守望伊河畔 观潮于2018年8月19日 从远古的熊耳山一路走来,早记载于《山海经》的伊河,被龙门山色罩上了一种灵秀,被孕育的帝都,也繁衍了十三朝。而今,曾经丰沛的流域,已经露出疲倦,只有当陆浑水库开闸,才又给她的倦容装扮了几分活力。

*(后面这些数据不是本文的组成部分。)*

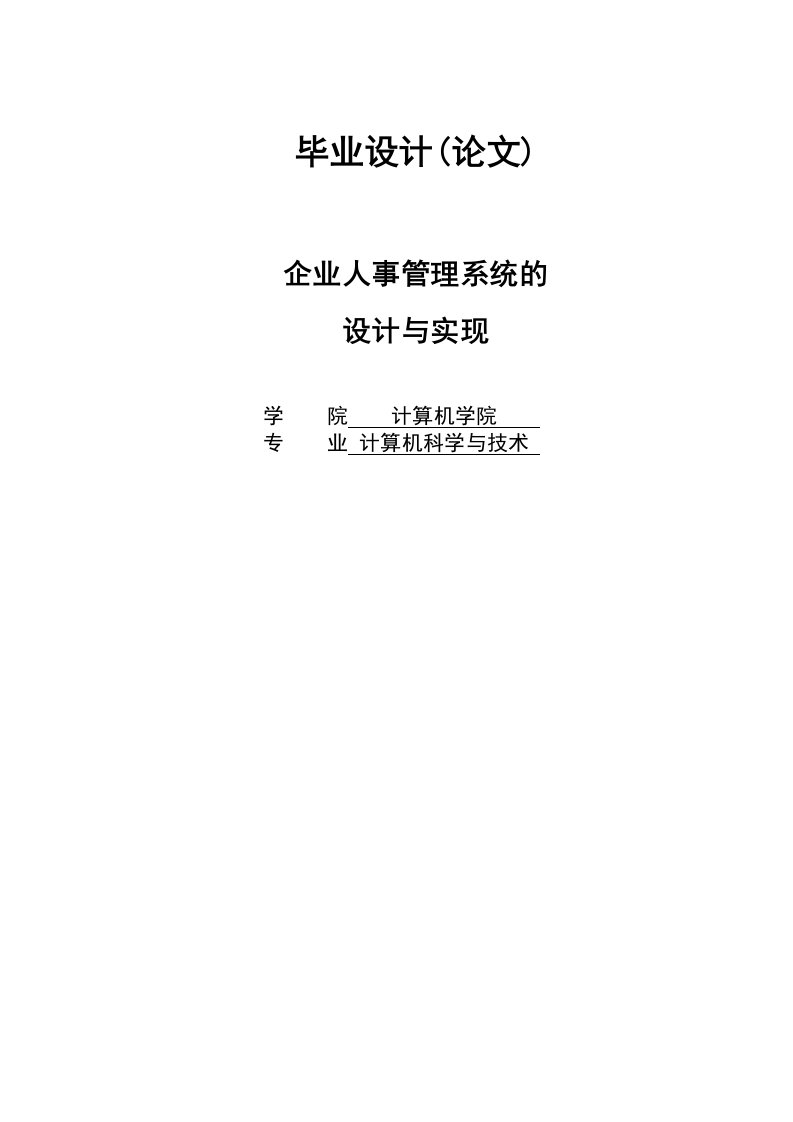 毕业设计(论文)

企业人事管理系统的
设计与实现

学　　院　　计算机学院
专　　业　计算机科学与技术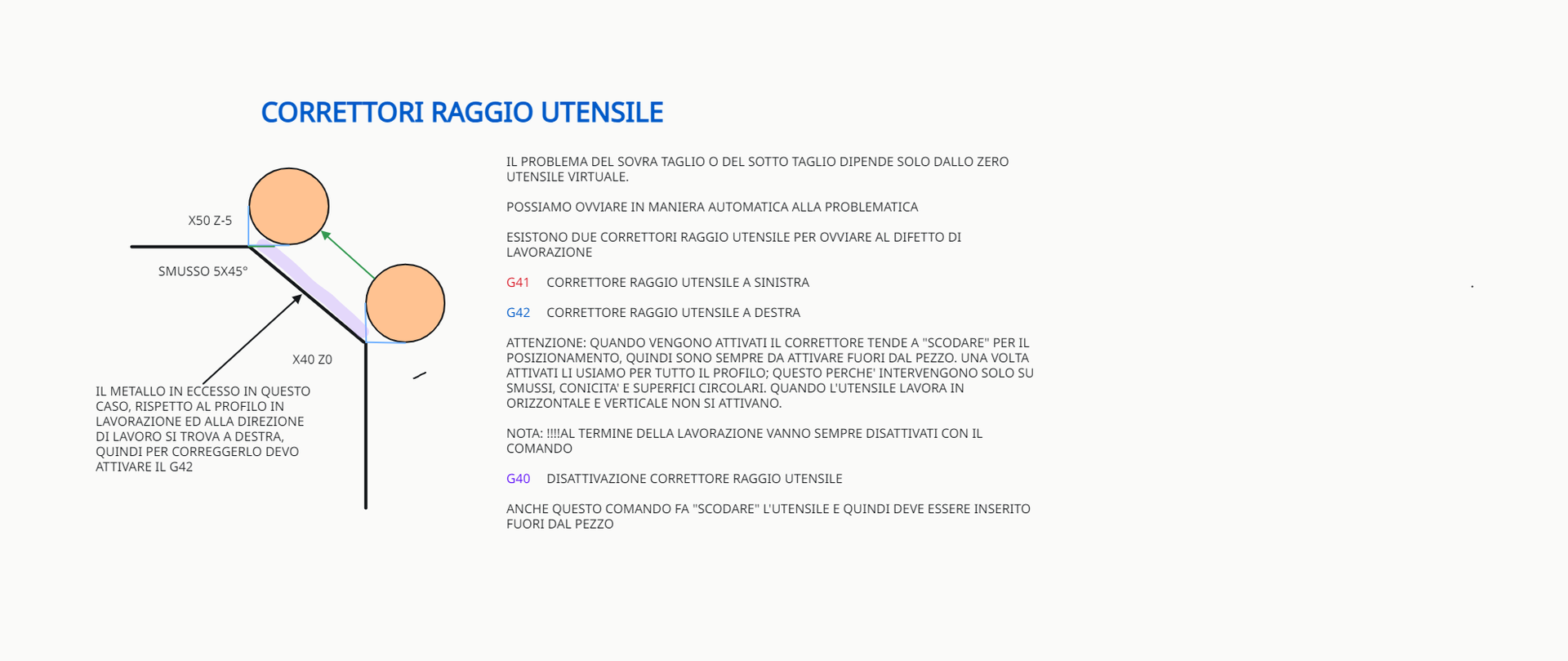 CORRETTORI RAGGIO UTENSILE

X50 Z-5

SMUSSO 5X45°

X40 Z0

IL METALLO IN ECCESSO IN QUESTO CASO, RISPETTO AL PROFILO IN LAVORAZIONE ED ALLA DIREZIONE DI LAVORO SI TROVA A DESTRA, QUINDI PER CORREGGERLO DEVO ATTIVARE IL G42

IL PROBLEMA DEL SOVRA TAGLIO O DEL SOTTO TAGLIO DIPENDE SOLO DALLO ZERO UTENSILE VIRTUALE.

POSSIAMO OVVIARE IN MANIERA AUTOMATICA ALLA PROBLEMATICA

ESISTONO DUE CORRETTORI RAGGIO UTENSILE PER OVVIARE AL DIFETTO DI LAVORAZIONE

G41 CORRETTORE RAGGIO UTENSILE A SINISTRA

G42 CORRETTORE RAGGIO UTENSILE A DESTRA

ATTENZIONE: QUANDO VENGONO ATTIVATI IL CORRETTORE TENDE A "SCODARE" PER IL POSIZIONAMENTO, QUINDI SONO SEMPRE DA ATTIVARE FUORI DAL PEZZO. UNA VOLTA ATTIVATI LI USIAMO PER TUTTO IL PROFILO; QUESTO PERCHE' INTERVENGONO SOLO SU SMUSSI, CONICITA' E SUPERFICI CIRCOLARI. QUANDO L'UTENSILE LAVORA IN ORIZZONTALE E VERTICALE NON SI ATTIVANO.

NOTA: !!!!AL TERMINE DELLA LAVORAZIONE VANNO SEMPRE DISATTIVATI CON IL COMANDO

G40 DISATTIVAZIONE CORRETTORE RAGGIO UTENSILE

ANCHE QUESTO COMANDO FA "SCODARE" L'UTENSILE E QUINDI DEVE ESSERE INSERITO FUORI DAL PEZZO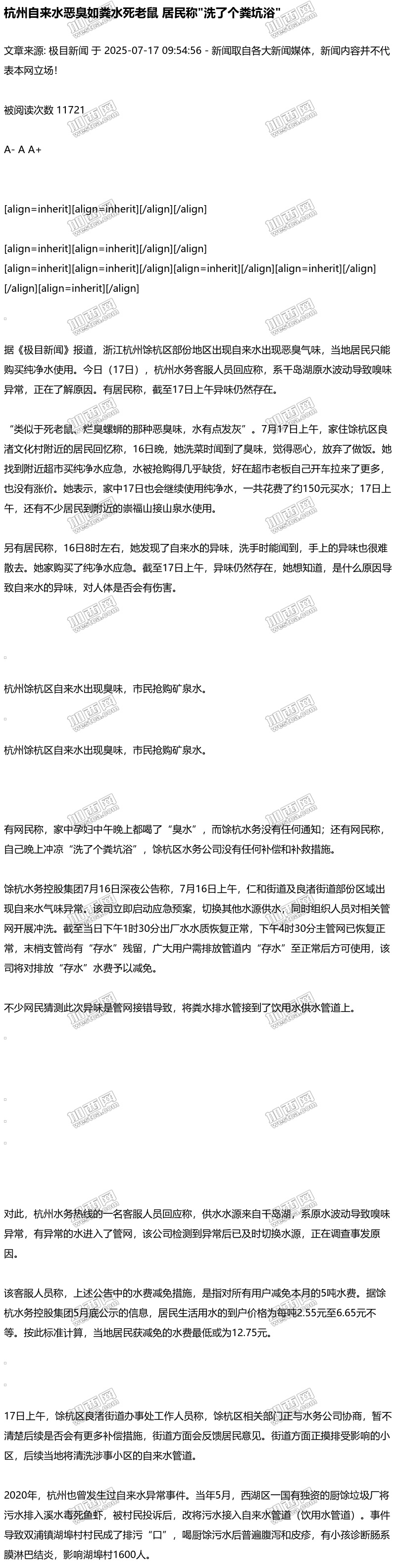 杭州自来水恶臭如粪水死老鼠 居民称"洗了个粪坑浴"

文章来源: 极目新闻 于 2025-07-17 09:54:56 - 新闻取自各大新闻媒体，新闻内容并不代表本网立场！

被阅读次数 11721

A- A A+

[align=inherit][align=inherit][/align][/align]

[align=inherit][align=inherit][/align][/align]
[align=inherit][align=inherit][/align][align=inherit][/align][align=inherit][/align][/align][align=inherit][/align]

据《极目新闻》报道，浙江杭州馀杭区部份地区出现自来水出现恶臭气味，当地居民只能购买纯净水使用。今日（17日），杭州水务客服人员回应称，系千岛湖原水波动导致嗅味异常，正在了解原因。有居民称，截至17日上午异味仍然存在。

“类似于死老鼠、烂臭螺蛳的那种恶臭味，水有点发灰”。7月17日上午，家住馀杭区良渚文化村附近的居民回忆称，16日晚，她洗菜时闻到了臭味，觉得恶心，放弃了做饭。她找到附近超市买纯净水应急，水被抢购得几乎缺货，好在超市老板自己开车拉来了更多，也没有涨价。她表示，家中17日也会继续使用纯净水，一共花费了约150元买水；17日上午，还有不少居民到附近的崇福山接山泉水使用。

另有居民称，16日8时左右，她发现了自来水的异味，洗手时能闻到，手上的异味也很难散去。她家购买了纯净水应急。截至17日上午，异味仍然存在，她想知道，是什么原因导致自来水的异味，对人体是否会有伤害。

杭州馀杭区自来水出现臭味，市民抢购矿泉水。

杭州馀杭区自来水出现臭味，市民抢购矿泉水。

有网民称，家中孕妇中午晚上都喝了“臭水”，而馀杭水务没有任何通知；还有网民称，自己晚上冲凉“洗了个粪坑浴”，馀杭区水务公司没有任何补偿和补救措施。

馀杭水务控股集团7月16日深夜公告称，7月16日上午，仁和街道及良渚街道部份区域出现自来水气味异常。该司立即启动应急预案，切换其他水源供水，同时组织人员对相关管网开展冲洗。截至当日下午1时30分出厂水水质恢复正常，下午4时30分主管网已恢复正常，末梢支管尚有“存水”残留，广大用户需排放管道内“存水”至正常后方可使用，该司将对排放“存水”水费予以减免。

不少网民猜测此次异味是管网接错导致，将粪水排水管接到了饮用水供水管道上。

对此，杭州水务热线的一名客服人员回应称，供水水源来自千岛湖，系原水波动导致嗅味异常，有异常的水进入了管网，该公司检测到异常后已及时切换水源，正在调查事发原因。

该客服人员称，上述公告中的水费减免措施，是指对所有用户减免本月的5吨水费。据馀杭水务控股集团5月底公示的信息，居民生活用水的到户价格为每吨2.55元至6.65元不等。按此标准计算，当地居民获减免的水费最低或为12.75元。

17日上午，馀杭区良渚街道办事处工作人员称，馀杭区相关部门正与水务公司协商，暂不清楚后续是否会有更多补偿措施，街道方面会反馈居民意见。街道方面正摸排受影响的小区，后续当地将清洗涉事小区的自来水管道。

2020年，杭州也曾发生过自来水异常事件。当年5月，西湖区一国有独资的厨馀垃圾厂将污水排入溪水毒死鱼虾，被村民投诉后，改将污水接入自来水管道（饮用水管道）。事件导致双浦镇湖埠村村民成了排污“口”，喝厨馀污水后普遍腹泻和皮疹，有小孩诊断肠系膜淋巴结炎，影响湖埠村1600人。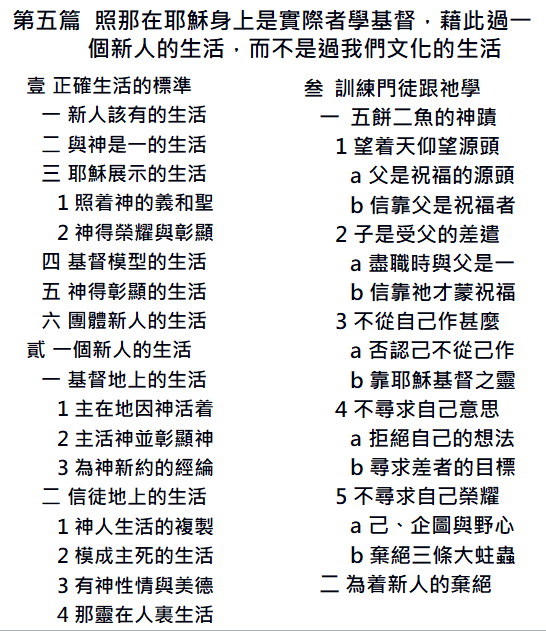 第五篇 照那在耶穌身上是實際者學基督，藉此過一個新人的生活，而不是過我們文化的生活

壹 正確生活的標準
一 新人該有的生活
二 與神是一的生活
三 耶穌展示的生活
1 照着神的義和聖
2 神得榮耀與彰顯
四 基督模型的生活
五 神得彰顯的生活
六 團體新人的生活
貳 一個新人的生活
一 基督地上的生活
1 主在地因神活着
2 主活神並彰顯神
3 為神新約的經綸
二 信徒地上的生活
1 神人生活的複製
2 模成主死的生活
3 有神性情與美德
4 那靈在人裏生活

叁 訓練門徒跟祂學
一 五餅二魚的神蹟
1 望着天仰望源頭
a 父是祝福的源頭
b 信靠父是祝福者
2 子是受父的差遣
a 盡職時與父是一
b 信靠祂才蒙祝福
3 不從自己作甚麼
a 否認己不從己作
b 靠耶穌基督之靈
4 不尋求自己意思
a 拒絕自己的想法
b 尋求差者的目標
5 不尋求自己榮耀
a 己、企圖與野心
b 棄絕三條大蛀蟲
二 為着新人的棄絕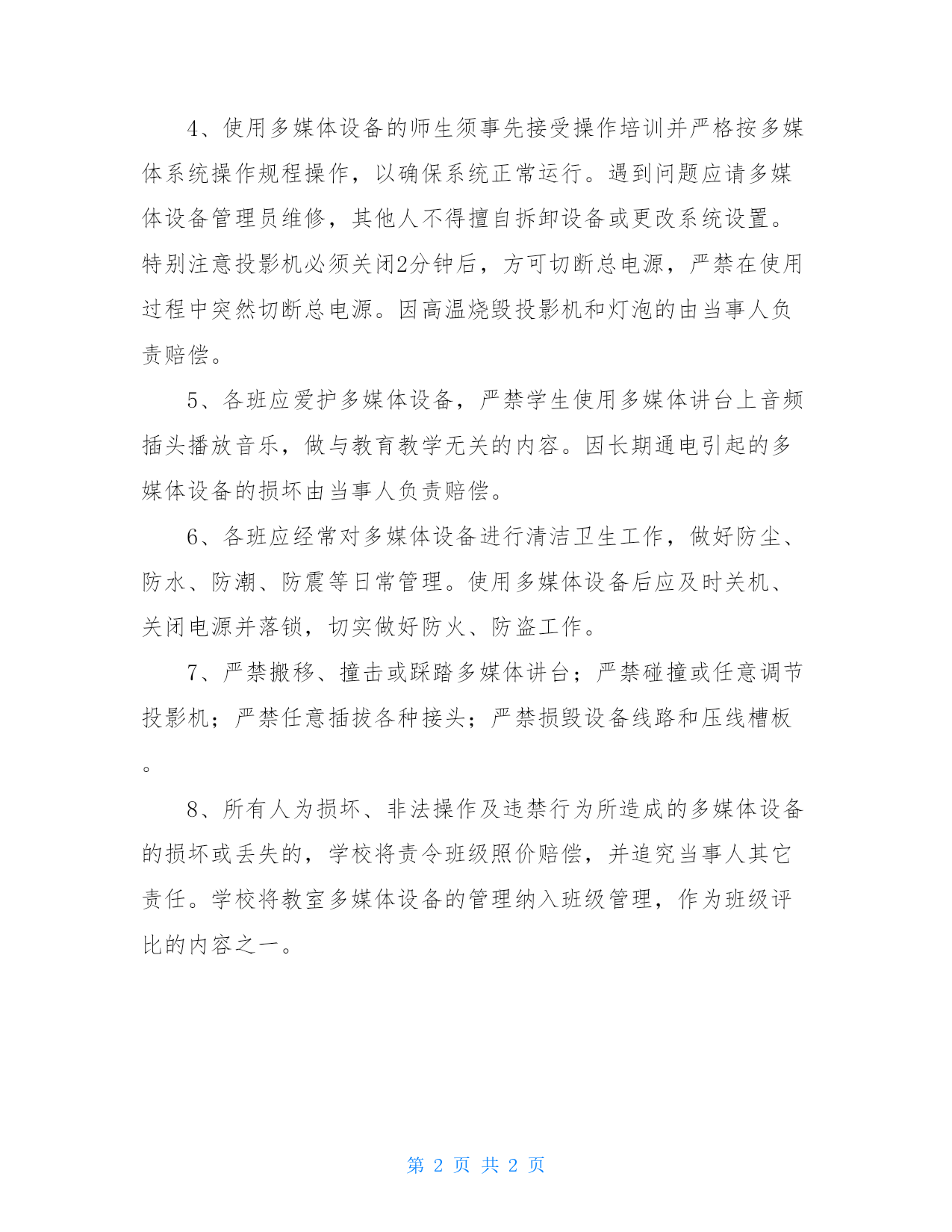 4、使用多媒体设备的师生须事先接受操作培训并严格按多媒体系统操作规程操作，以确保系统正常运行。遇到问题应请多媒体设备管理员维修，其他人不得擅自拆卸设备或更改系统设置。特别注意投影机必须关闭2分钟后，方可切断总电源，严禁在使用过程中突然切断总电源。因高温烧毁投影机和灯泡的由当事人负责赔偿。

5、各班应爱护多媒体设备，严禁学生使用多媒体讲台上音频插头播放音乐，做与教育教学无关的内容。因长期通电引起的多媒体设备的损坏由当事人负责赔偿。

6、各班应经常对多媒体设备进行清洁卫生工作，做好防尘、防水、防潮、防震等日常管理。使用多媒体设备后应及时关机、关闭电源并落锁，切实做好防火、防盗工作。

7、严禁搬移、撞击或踩踏多媒体讲台；严禁碰撞或任意调节投影机；严禁任意插拔各种接头；严禁损毁设备线路和压线槽板。

8、所有人为损坏、非法操作及违禁行为所造成的多媒体设备的损坏或丢失的，学校将责令班级照价赔偿，并追究当事人其它责任。学校将教室多媒体设备的管理纳入班级管理，作为班级评比的内容之一。

第 2 页 共 2 页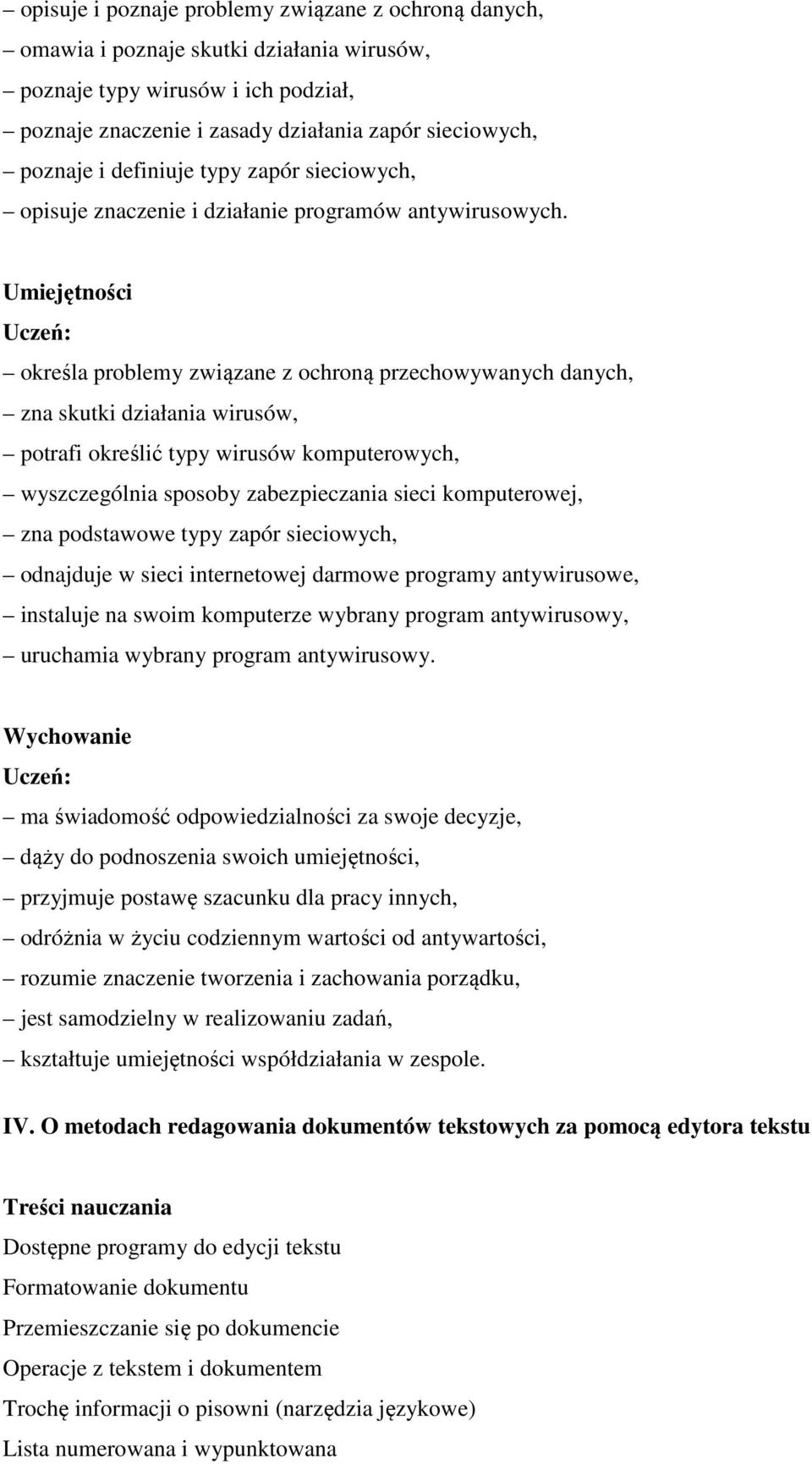 – opisuje i poznaje problemy związane z ochroną danych,
– omawia i poznaje skutki działania wirusów,
– poznaje typy wirusów i ich podział,
– poznaje znaczenie i zasady działania zapór sieciowych,
– poznaje i definiuje typy zapór sieciowych,
– opisuje znaczenie i działanie programów antywirusowych.

Umiejętności
Uczeń:
– określa problemy związane z ochroną przechowywanych danych,
– zna skutki działania wirusów,
– potrafi określić typy wirusów komputerowych,
– wyszczególnia sposoby zabezpieczania sieci komputerowej,
– zna podstawowe typy zapór sieciowych,
– odnajduje w sieci internetowej darmowe programy antywirusowe,
– instaluje na swoim komputerze wybrany program antywirusowy,
– uruchamia wybrany program antywirusowy.

Wychowanie
Uczeń:
– ma świadomość odpowiedzialności za swoje decyzje,
– dąży do podnoszenia swoich umiejętności,
– przyjmuje postawę szacunku dla pracy innych,
– odróżnia w życiu codziennym wartości od antywartości,
– rozumie znaczenie tworzenia i zachowania porządku,
– jest samodzielny w realizowaniu zadań,
– kształtuje umiejętności współdziałania w zespole.

IV. O metodach redagowania dokumentów tekstowych za pomocą edytora tekstu

Treści nauczania
Dostępne programy do edycji tekstu
Formatowanie dokumentu
Przemieszczanie się po dokumencie
Operacje z tekstem i dokumentem
Trochę informacji o pisowni (narzędzia językowe)
Lista numerowana i wypunktowana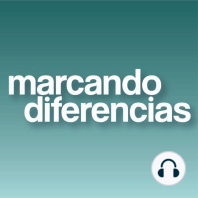 marcando
diferencias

多雨之秋,填充着善感的人生,明知垂钓并不能解脱,其实,所有的过程不过都是瞬间,就如漫过橡皮坝的河水,就如霏雨梧桐的蝉鸣。 阴雨被天气预报圈定在“局部”,出行就格外举棋不定,近9时,终于接了电话“去吧?落一滴就回”,他夫人也去,我被感染,添了一份决心。目的地是龙门、关林之间伊河的一段——因为近,我反倒没去过。 体验着重卡碾出的纵横沟壑,才发现伊河畔早就成了砂石场。沙坑四布在野草荒滩,伊河的乳汁已不能满足膨胀的城镇,继续用已经残缺的胴体,去填充不断索取的欲壑。 钓场出乎意料的寂寥,只有几位钓者沉默的守在风中, 一位中年钓者忧郁的说:电打得太厉害,没人来了,前阵陆浑放水,就好了两天。从简单的装备看,他应是附近的人。 我环顾四周,思考此地何以成为钓场:原来,上游不远处,一道天然的石坎挡住了上溯的鱼道,河中间有一片孤岛,而岸边一条向上游方向的“死胡同”则成了鱼儿上溯的“陷阱”,这片水域就成了绝佳的钓场。 “忧郁哥”介绍:鱼情一好,电鱼的会及时赶到,上下搜寻,大小通杀,钓者就得等待鱼儿再次聚积……“涨水后会好一段时间吧?”我想让自己和他的心情好一些,“现在越来越不行了,到处挖沙坑,河道乱了。”他语气中有一种麻木的淡定,“电过几天了,今天来试试,不知会咋样。”他看着刚上钩的小鲫鱼,无奈中透出些许期望。
岸边不行,有两位钓者坐上橡皮船向孤岛划去——希望总是在远方。 天色愈发阴暗,浓重的湿气令人再次经历神奇——到水边就会领受准确的天气预报。赶紧收拾完钓具,脸颊已触到了雨丝,告别了还在坚持的钓友,走过开始泥泞的滩地,爬上了堤坝。
雨丝密集了,阴雨令人感到精神的萧条。踏着砂车落下的卵石,生活本就是坎坷,遥望茫茫河滩,雨雾中的钓者如凝重的雕像,仍在守望着那片伊水。 他们的坚守,是在等候回归的以往,还是眺望烟雨朦胧中的希望? 期盼延展为执着,理性或不可以主导,追求的代价何需计算,天地有恒,岁月不住、伊河,带着心绪在流淌。